If a particle moves in a straight line according to the law \(x = a \sin(\sqrt{t} + b)\), then the particle will come to rest at two points whose distance is:

• A. \(a\)
• B. \(\frac{a}{2}\)
• C. \(2a\)
• D. \(4a\)

Hint:

When dealing with trigonometric functions in particle motion problems, set the function equal to zero to find the points of rest.

Answer 1

The Correct Option is C

The particle’s position is given by:

\[ x = a \sin(\sqrt{t} + b). \]

Step 1: Velocity of the particle. The velocity \( v \) is the derivative of \( x \) with respect to time \( t \):

\[ v = \frac{dx}{dt}. \]

Differentiate \( x \):

\[ v = a \cos(\sqrt{t} + b) \cdot \frac{d}{dt}(\sqrt{t} + b). \]

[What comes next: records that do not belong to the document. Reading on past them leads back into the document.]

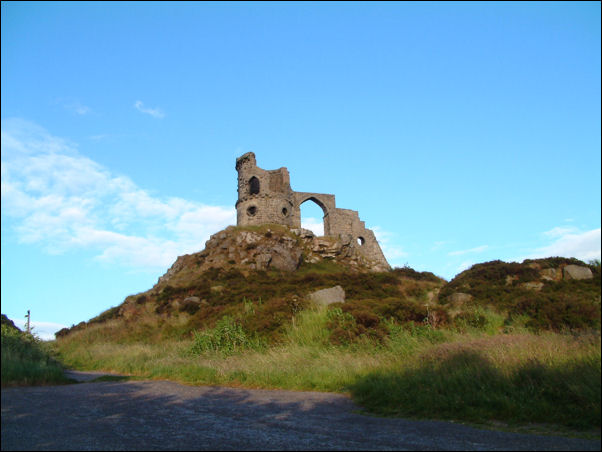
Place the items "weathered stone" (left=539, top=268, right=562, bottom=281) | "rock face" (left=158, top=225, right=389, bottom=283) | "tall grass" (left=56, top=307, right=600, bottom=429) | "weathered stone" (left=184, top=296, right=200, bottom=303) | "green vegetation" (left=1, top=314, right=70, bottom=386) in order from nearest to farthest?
"tall grass" (left=56, top=307, right=600, bottom=429) < "green vegetation" (left=1, top=314, right=70, bottom=386) < "weathered stone" (left=539, top=268, right=562, bottom=281) < "weathered stone" (left=184, top=296, right=200, bottom=303) < "rock face" (left=158, top=225, right=389, bottom=283)

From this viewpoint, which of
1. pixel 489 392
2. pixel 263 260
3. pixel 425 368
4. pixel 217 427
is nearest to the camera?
pixel 217 427

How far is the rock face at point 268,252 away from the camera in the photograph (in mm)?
32438

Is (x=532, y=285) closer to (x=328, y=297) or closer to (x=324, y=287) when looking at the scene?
(x=328, y=297)

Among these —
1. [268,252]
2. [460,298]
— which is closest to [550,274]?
[460,298]

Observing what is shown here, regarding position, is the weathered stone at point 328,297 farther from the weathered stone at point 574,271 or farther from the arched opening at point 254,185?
the arched opening at point 254,185

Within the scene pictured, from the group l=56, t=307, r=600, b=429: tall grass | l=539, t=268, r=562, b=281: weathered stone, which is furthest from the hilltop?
l=56, t=307, r=600, b=429: tall grass

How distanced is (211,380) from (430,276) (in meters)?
26.9

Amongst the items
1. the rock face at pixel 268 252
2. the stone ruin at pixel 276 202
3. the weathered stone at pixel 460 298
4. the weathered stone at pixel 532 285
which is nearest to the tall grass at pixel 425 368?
the weathered stone at pixel 460 298

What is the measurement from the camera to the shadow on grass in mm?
5461

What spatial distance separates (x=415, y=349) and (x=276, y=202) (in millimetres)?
30702

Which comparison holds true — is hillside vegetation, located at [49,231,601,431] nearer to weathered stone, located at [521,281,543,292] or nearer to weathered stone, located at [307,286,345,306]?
weathered stone, located at [521,281,543,292]

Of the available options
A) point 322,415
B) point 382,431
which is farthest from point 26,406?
point 382,431

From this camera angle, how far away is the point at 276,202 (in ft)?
128

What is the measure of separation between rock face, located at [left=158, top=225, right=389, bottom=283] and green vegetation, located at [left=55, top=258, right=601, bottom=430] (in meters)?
9.62
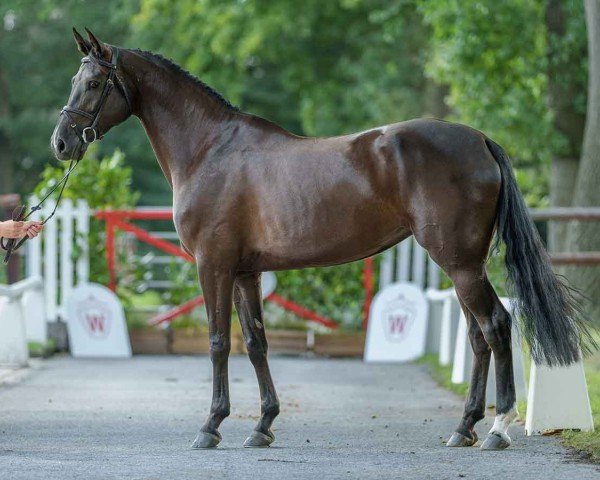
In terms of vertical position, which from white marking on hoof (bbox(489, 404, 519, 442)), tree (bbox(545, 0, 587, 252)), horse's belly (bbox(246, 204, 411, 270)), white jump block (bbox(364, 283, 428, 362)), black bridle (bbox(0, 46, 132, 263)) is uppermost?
tree (bbox(545, 0, 587, 252))

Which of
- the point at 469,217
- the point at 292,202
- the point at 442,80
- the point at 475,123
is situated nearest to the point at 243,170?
the point at 292,202

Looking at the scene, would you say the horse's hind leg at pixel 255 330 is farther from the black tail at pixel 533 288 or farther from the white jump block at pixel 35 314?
the white jump block at pixel 35 314

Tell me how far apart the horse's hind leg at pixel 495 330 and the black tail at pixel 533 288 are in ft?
0.45

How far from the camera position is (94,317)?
14383 mm

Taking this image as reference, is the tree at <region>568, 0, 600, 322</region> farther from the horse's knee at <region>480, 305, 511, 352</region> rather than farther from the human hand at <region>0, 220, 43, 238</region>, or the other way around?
the human hand at <region>0, 220, 43, 238</region>

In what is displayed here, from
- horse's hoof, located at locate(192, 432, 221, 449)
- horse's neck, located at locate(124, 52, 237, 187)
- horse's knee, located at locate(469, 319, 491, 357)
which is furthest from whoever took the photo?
horse's neck, located at locate(124, 52, 237, 187)

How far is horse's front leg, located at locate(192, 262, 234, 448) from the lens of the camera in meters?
7.66

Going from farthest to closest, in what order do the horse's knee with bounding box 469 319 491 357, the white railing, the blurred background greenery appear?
the blurred background greenery
the white railing
the horse's knee with bounding box 469 319 491 357

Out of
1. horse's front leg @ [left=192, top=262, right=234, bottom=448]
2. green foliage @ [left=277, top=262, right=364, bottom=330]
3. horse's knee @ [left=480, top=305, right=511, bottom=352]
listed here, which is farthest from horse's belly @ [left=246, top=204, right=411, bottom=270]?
green foliage @ [left=277, top=262, right=364, bottom=330]

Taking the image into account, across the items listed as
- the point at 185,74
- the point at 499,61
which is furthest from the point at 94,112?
the point at 499,61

Since \( \frac{d}{dt}(\sqrt{t} + b) = \frac{1}{2\sqrt{t}} \), the velocity becomes:

\[ v = a \cos(\sqrt{t} + b) \cdot \frac{1}{2\sqrt{t}}. \]

Step 2: Condition for the particle to come to rest. The particle comes to rest when \( v = 0 \), i.e., when:

\[ \cos(\sqrt{t} + b) = 0. \]

The general solution for \( \cos(\theta) = 0 \) is:

\[ \sqrt{t} + b = \frac{\pi}{2} + n\pi \quad \text{for integers } n. \]

From this, we solve for \( t \):

\[ \sqrt{t} = \frac{\pi}{2} + n\pi - b. \]

Let the particle come to rest at two consecutive points corresponding to \( n = k \) and \( n = k + 1 \). The values of \( \sqrt{t} \) at these points are:

\[ \sqrt{t_1} = \frac{\pi}{2} + k\pi - b, \quad \sqrt{t_2} = \frac{\pi}{2} + (k + 1)\pi - b. \]

Step 3: Distance between rest points. At the rest points, the position \( x \) is:

\[ x_1 = a \sin(\sqrt{t_1} + b), \quad x_2 = a \sin(\sqrt{t_2} + b). \]

Substitute \( \sqrt{t_1} + b = \frac{\pi}{2} + k\pi \) and \( \sqrt{t_2} + b = \frac{\pi}{2} + (k + 1)\pi \):

\[ x_1 = a \sin\left(\frac{\pi}{2} + k\pi\right), \quad x_2 = a \sin\left(\frac{\pi}{2} + (k + 1)\pi\right). \]

Using the property of sine:

\[ \sin\left(\frac{\pi}{2} + k\pi\right) = (-1)^k, \quad \sin\left(\frac{\pi}{2} + (k + 1)\pi\right) = (-1)^{k + 1}. \]

Thus:

\[ x_1 = a(-1)^k, \quad x_2 = a(-1)^{k + 1}. \]

The distance between the two points is:

\[ \text{Distance} = |x_2 - x_1| = |a(-1)^{k + 1} - a(-1)^k|. \]

Since \( (-1)^{k + 1} - (-1)^k = -2(-1)^k \), the absolute value gives:

\[ \text{Distance} = 2a. \]

Conclusion: The particle comes to rest at two points whose distance is:

\[ 2a. \]